Win Big at the Stock Market: AI Can Predict What Humans Will Do
July 10, 2025
No smart software to write this essay. This dinobaby is somewhat old fashioned.
AI is hot. Click bait is hotter. And the hottest is AI figuring out what humans will do “next.” Think stock picking. Think pitching a company “known” to buy what you are selling. The applications of predictive smart software make intelligence professionals gaming the moves of an adversary quiver with joy.
“New Mind-Reading’ AI Predicts What Humans Will Do Next, And It’s Shockingly Accurate” explains:
Researchers have developed an AI called Centaur that accurately predicts human behavior across virtually any psychological experiment. It even outperforms the specialized computer models scientists have been using for decades. Trained on data from more than 60,000 people making over 10 million decisions, Centaur captures the underlying patterns of how we think, learn, and make choices.
Since I believe everything I read on the Internet, smart software definitely can pull off this trick.
How does this work?
Rather than building from scratch, researchers took Meta’s Llama 3.1 language model (the same type powering ChatGPT) and gave it specialized training on human behavior. They used a technique that allows them to modify only a tiny fraction of the AI’s programming while keeping most of it unchanged.
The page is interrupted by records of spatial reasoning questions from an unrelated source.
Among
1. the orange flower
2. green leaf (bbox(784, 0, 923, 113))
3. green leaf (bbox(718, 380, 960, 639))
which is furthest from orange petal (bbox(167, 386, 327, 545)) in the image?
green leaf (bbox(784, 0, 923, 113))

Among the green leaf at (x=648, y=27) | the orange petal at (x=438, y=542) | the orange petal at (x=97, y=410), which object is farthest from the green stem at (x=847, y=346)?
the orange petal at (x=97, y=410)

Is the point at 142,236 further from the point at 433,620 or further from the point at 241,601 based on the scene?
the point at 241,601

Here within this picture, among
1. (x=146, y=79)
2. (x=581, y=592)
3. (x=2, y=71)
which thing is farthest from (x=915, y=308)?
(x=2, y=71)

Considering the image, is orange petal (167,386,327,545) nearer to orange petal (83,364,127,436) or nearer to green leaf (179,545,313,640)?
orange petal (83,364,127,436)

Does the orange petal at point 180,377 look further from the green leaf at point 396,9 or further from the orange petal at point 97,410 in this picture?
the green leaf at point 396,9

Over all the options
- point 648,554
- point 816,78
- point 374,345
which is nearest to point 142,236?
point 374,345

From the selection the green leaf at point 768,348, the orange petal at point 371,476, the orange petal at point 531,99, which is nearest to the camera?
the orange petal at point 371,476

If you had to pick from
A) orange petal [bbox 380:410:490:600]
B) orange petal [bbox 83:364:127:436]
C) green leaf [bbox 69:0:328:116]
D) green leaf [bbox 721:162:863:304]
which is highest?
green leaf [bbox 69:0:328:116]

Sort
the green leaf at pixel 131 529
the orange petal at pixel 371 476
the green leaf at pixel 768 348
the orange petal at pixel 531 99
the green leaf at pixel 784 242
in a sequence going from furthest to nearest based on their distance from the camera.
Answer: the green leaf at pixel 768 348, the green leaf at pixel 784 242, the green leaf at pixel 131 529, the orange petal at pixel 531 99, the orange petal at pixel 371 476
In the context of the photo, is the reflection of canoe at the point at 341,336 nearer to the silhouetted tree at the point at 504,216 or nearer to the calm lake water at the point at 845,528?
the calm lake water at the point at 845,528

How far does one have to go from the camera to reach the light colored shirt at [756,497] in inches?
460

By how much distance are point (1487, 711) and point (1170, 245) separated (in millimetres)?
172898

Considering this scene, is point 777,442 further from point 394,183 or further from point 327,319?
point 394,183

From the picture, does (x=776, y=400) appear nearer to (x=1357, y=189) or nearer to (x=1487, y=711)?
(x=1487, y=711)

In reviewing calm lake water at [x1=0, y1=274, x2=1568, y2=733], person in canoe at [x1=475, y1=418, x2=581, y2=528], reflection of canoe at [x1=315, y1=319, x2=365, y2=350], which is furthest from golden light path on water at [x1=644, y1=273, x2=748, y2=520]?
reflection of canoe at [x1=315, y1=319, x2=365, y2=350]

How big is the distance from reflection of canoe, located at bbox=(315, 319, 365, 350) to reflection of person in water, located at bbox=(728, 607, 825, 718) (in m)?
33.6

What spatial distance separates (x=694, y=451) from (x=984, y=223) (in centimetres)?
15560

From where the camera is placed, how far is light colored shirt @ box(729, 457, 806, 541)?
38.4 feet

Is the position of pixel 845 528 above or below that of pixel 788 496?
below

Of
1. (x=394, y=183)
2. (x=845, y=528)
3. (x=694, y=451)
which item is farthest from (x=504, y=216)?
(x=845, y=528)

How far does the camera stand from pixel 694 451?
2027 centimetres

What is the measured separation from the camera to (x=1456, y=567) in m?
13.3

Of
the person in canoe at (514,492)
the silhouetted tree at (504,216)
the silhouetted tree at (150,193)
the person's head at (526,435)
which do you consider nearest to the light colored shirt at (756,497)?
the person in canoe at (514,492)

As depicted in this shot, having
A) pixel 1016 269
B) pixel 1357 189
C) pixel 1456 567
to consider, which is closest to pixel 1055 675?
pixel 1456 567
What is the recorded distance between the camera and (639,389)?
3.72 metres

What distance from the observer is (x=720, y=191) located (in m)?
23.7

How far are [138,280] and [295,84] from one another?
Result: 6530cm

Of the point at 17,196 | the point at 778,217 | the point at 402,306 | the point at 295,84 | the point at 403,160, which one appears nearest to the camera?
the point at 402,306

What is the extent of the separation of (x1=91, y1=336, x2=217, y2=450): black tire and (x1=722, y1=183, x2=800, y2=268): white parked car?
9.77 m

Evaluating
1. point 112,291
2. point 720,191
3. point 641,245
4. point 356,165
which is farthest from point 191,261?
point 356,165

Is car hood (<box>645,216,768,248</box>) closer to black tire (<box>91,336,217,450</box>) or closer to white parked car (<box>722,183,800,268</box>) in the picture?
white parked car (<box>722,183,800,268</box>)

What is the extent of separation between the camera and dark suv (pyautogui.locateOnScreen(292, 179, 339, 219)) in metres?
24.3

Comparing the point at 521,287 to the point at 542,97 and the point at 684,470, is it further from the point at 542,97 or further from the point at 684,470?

The entire training process took only five days on a high-end computer processor.
Hmmm. The Zuck’s smart software. Isn’t Meta in the midst of playing catch up. The company is believed to be hiring OpenAI professionals and other wizards who can convert the “also in the race” to “winner” more quickly than one can say “billions of dollar spent on virtual reality.”
The write up does not just predict what a humanoid or a dinobaby will do. The write up reports:
n a surprising discovery, Centaur’s internal workings had become more aligned with human brain activity, even though it was never explicitly trained to match neural data. When researchers compared the AI’s internal states to brain scans of people performing the same tasks, they found stronger correlations than with the original, untrained model. Learning to predict human behavior apparently forced the AI to develop internal representations that mirror how our brains actually process information. The AI essentially reverse-engineered aspects of human cognition just by studying our choices. The team also demonstrated how Centaur could accelerate scientific discovery.
I am sold. Imagine. These researchers will be able to make profitable investments, know when to take an alternate path to a popular tourist attraction, and discover a drug that will cure male pattern baldness. Amazing.
My hunch is that predictive analytics hooked up to a semi-hallucinating large language model can produce outputs. Will these predict human behavior? Absolutely. Did the Centaur system predict that I would believe this? Absolutely. Was it hallucinating? Yep, poor Centaur.